* [Work to be completed]: Copy each line below exactly and leave the pictures out.

* [Information supplied]:
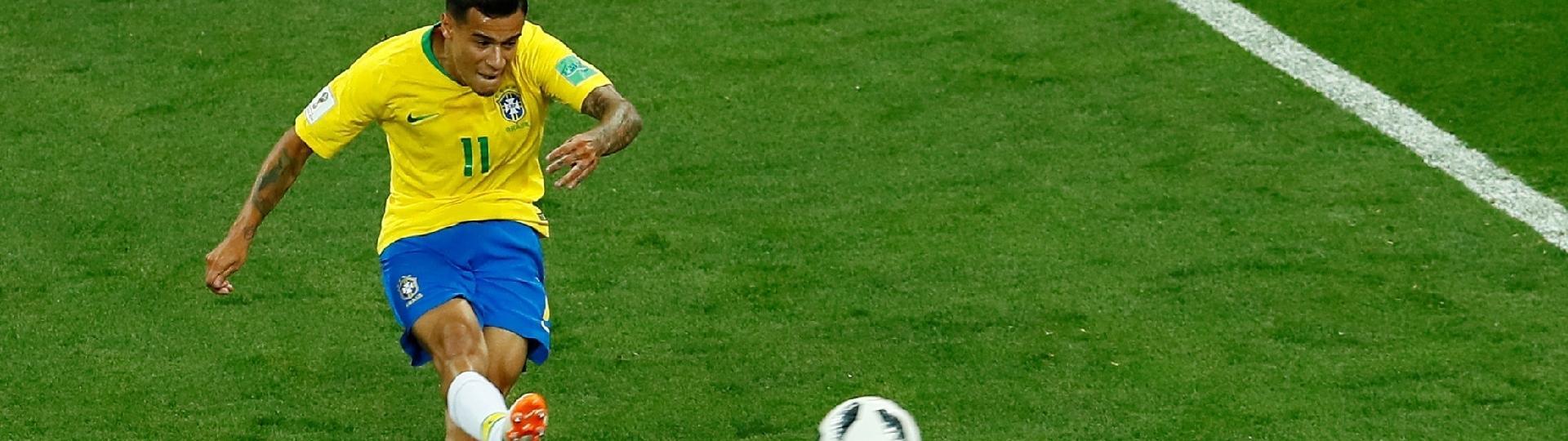 Philippe Coutinho chuta para abrir o placar para a seleção brasileira contra Suíça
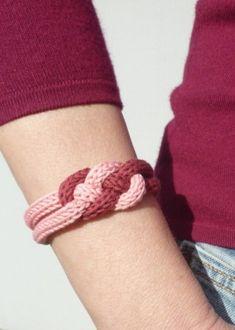 Un bracelet en tricotin avec fil Natura DMC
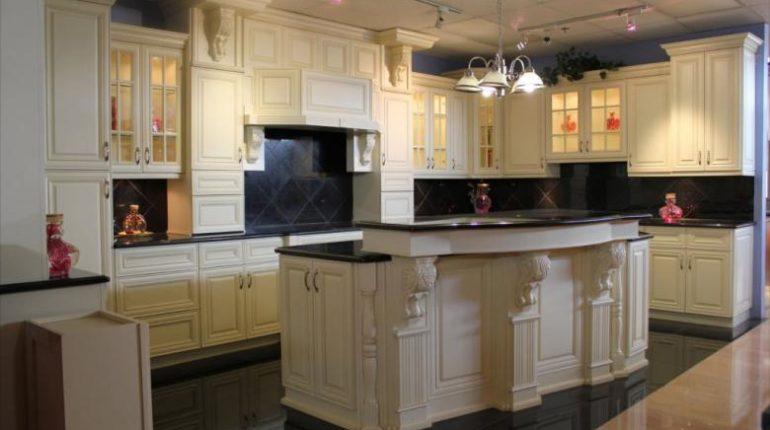 Интерьер для кухни. Как правильно выбрать фасад?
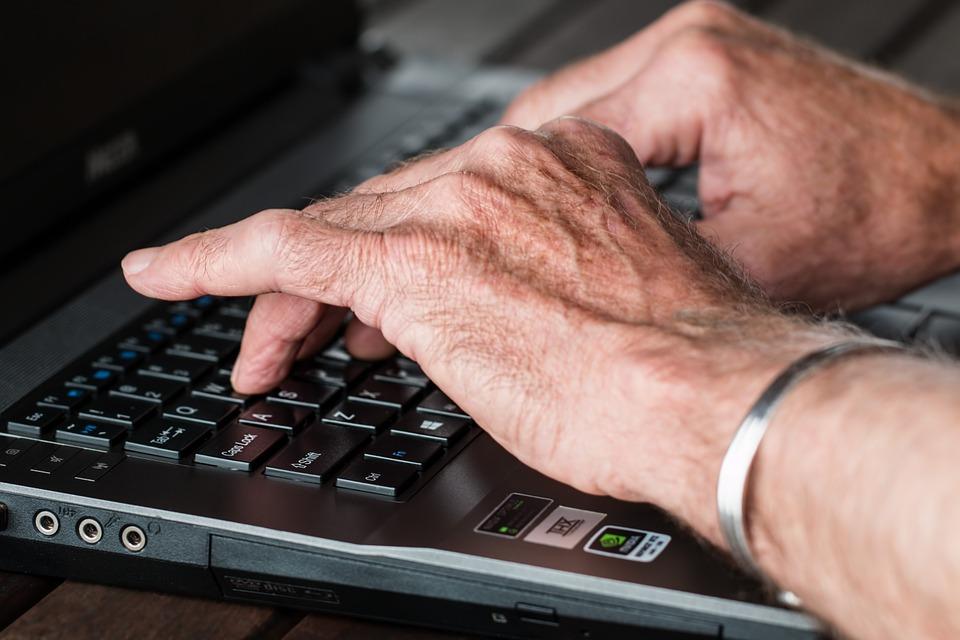 Curs informàtica per a >60 anys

* [Answer below]:
 Philippe Coutinho chuta para abrir o placar para a seleção brasileira contra Suíça
 Un bracelet en tricotin avec fil Natura DMC
 Интерьер для кухни. Как правильно выбрать фасад?
 Curs informàtica per a >60 anys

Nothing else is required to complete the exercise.